▶ THE DATA
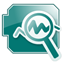 ETAS MDA (Measure Data Analyzer) icon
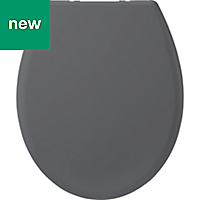 Cooke & Lewis Tivellea Grey Soft close Toilet seat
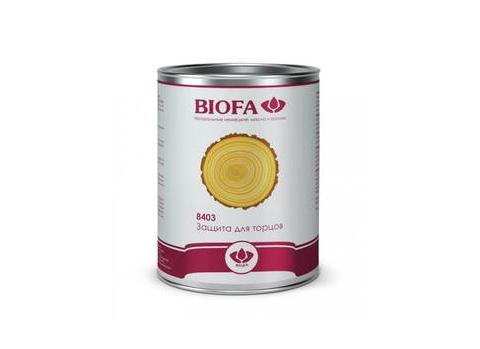 Biofa 8403 Защита для торцов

▶ EXERCISE AIM
Every line of the listing should be repeated exactly; no picture should appear.

▶ TASK RESPONSE
 ETAS MDA (Measure Data Analyzer) icon
 Cooke & Lewis Tivellea Grey Soft close Toilet seat
 Biofa 8403 Защита для торцов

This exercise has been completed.